El esfuerzo cogniscitivo del ser humano es una sucesión cuyo
límite es el infinito, y la filosofía consiste en un intento de alcanzar ese
límite de sopetón, mediante un único cortocircuito que nos proporcione la
seguridad de un conocimiento ideal e inamovible. La ciencia, entretanto, se
mueve a pasitos cortos, algunas veces parece arrastrarse y otras no parece que
avance en absoluto, pero al final consigue alcanzar las últimas trincheras
cavadas por el pensamiento filosófico. Una vez allí, sin preocuparse por el
hecho de que fuera en ese preciso punto donde tenía que transcurrir la frontera
definitiva del intelecto, la ciencia sigue adelante.

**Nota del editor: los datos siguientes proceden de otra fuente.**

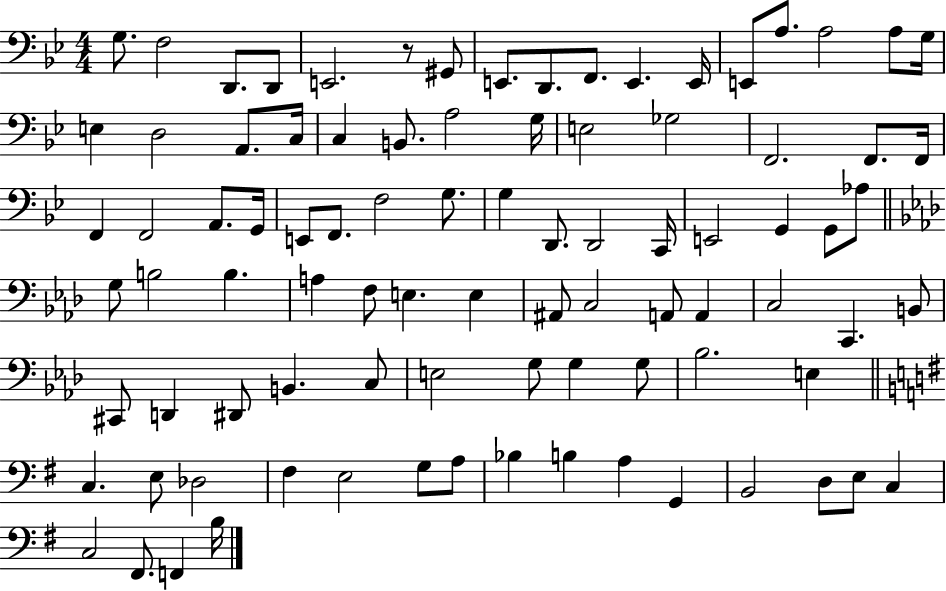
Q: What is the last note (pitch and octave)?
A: B3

¿Cómo no iba a desesperar aquello a los filósofos? Y una de
las formas que tomó dicha desesperación fue el positivismo. Este llamaba la
atención por su virulencia, pues, a pesas de que fingía ser un fiel aliado de
la ciencia, en realidad era el destructor de la misma. Lo que minaba y
aniquilaba la filosofía, anulando sus grandes descubrimientos, iba a ser
severamente castigado. El positivismo, falso aliado, fue el encargado de
pronunciar esa sentencia, demostrando que la ciencia, al ser un registro
abreviado del experimento, era en verdad de descubrir nada. El positivismo
pretendía juzgar a la ciencia, obligarla a confesar su impotencia en cualquier
cuestión transcendental (cosa que, como sabemos, no logró).

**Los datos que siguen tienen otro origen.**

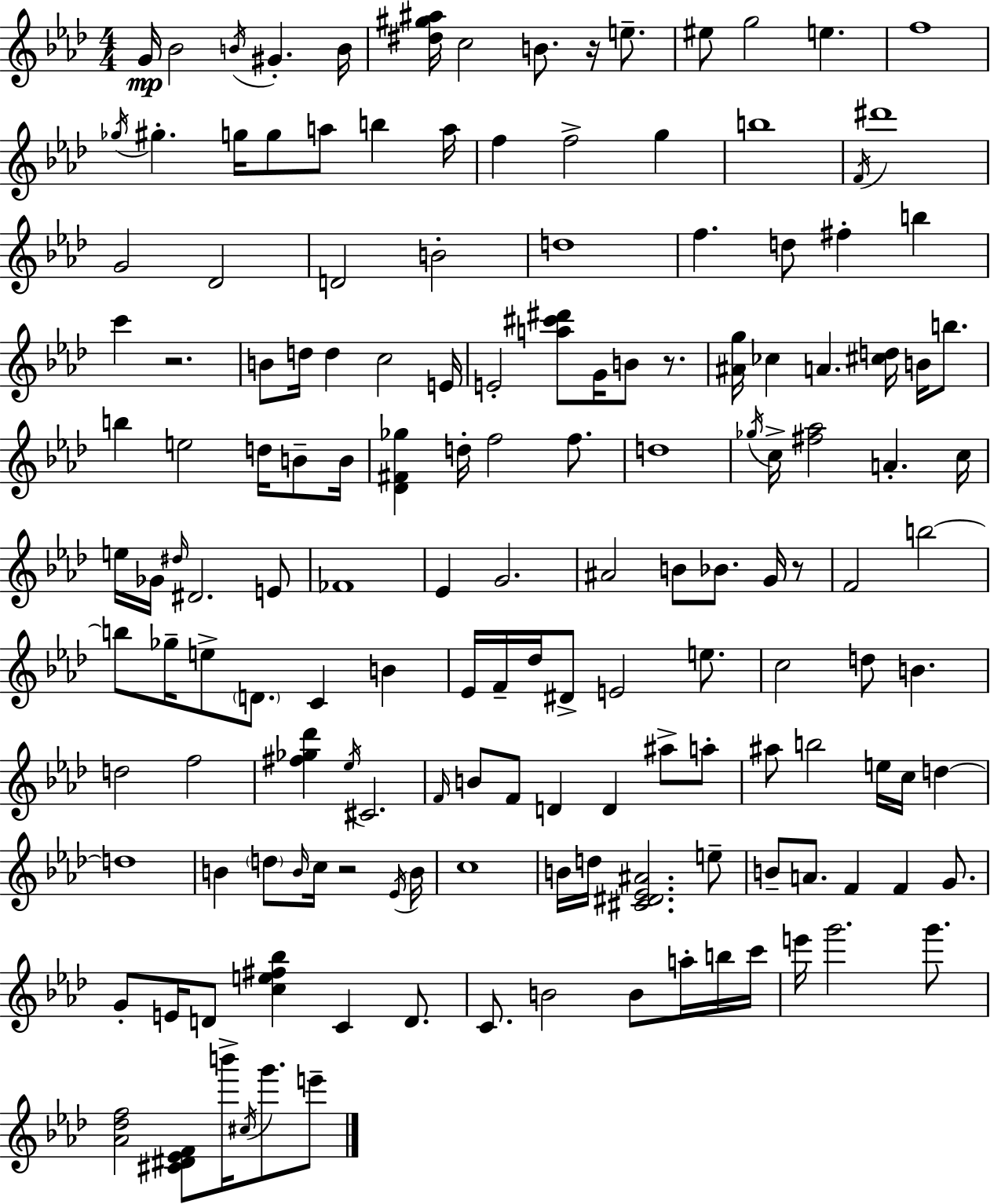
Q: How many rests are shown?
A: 5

La historia de la filosofía es una historia plagada de
sucesivos retrocesos. Primero, intentó identificar las categorías últimas del
mundo; después, las categorías absolutas de la razón. Nosotros, mientras tanto,
a medida que se iba acumulando el conocimiento, percibíamos cada vez más
claramente su indefensión, pues cada filósofo estaba obligado a descubrir por
sí mismo un patrón absoluto de la especie entera, e incluso de cualquier
criatura racional que pudiera existir. En cambio, la ciencia consiste más bien
en encontrar una experiencia cuya transcendencia de una experiencia reduzca a
cenizas las categorías de pensamiento del pasado. Fue precisamente en ese
pasado cuando cayeron el espacio y el tiempo absolutos, y hoy, además, se
desmorona la supuesta eterna alternativa entre las proposiciones analíticas y
sintéticas, o entre determinismo y el azar. Sin embargo, extrañamente, a ningún
filósofo se le pasó por la cabeza que deducir, a partir de los propios esquemas
de pensamiento, leyes universales para toda la humanidad, desde los tiempos de
los eolitos hasta la extinción de las estrellas, era, por decirlo de un modo
suave, algo imprudente.
Esa inicial identificación de uno mismo como el potencial
descubridor de una norma que rigiera a todas las especies era, lo diré con más
dureza, irresponsable. Los filósofos trataban de justificarse con su anhelo de
comprenderlo «todo», pero
el único valor real de ese anhelo es sólo psicológico. Por eso la filosofía nos
dice mucho más de las esperanzas, los temores y los deseos humanos que de la
esencia de un mundo perfectamente indiferente que solo para los diarios es un
cúmulo de principios permanentemente inmutables.
Stanisław Łem. La Voz del Amo.
Traducción de Abel Murcia y Katarzyna Mołoniewicz. Impedimenta.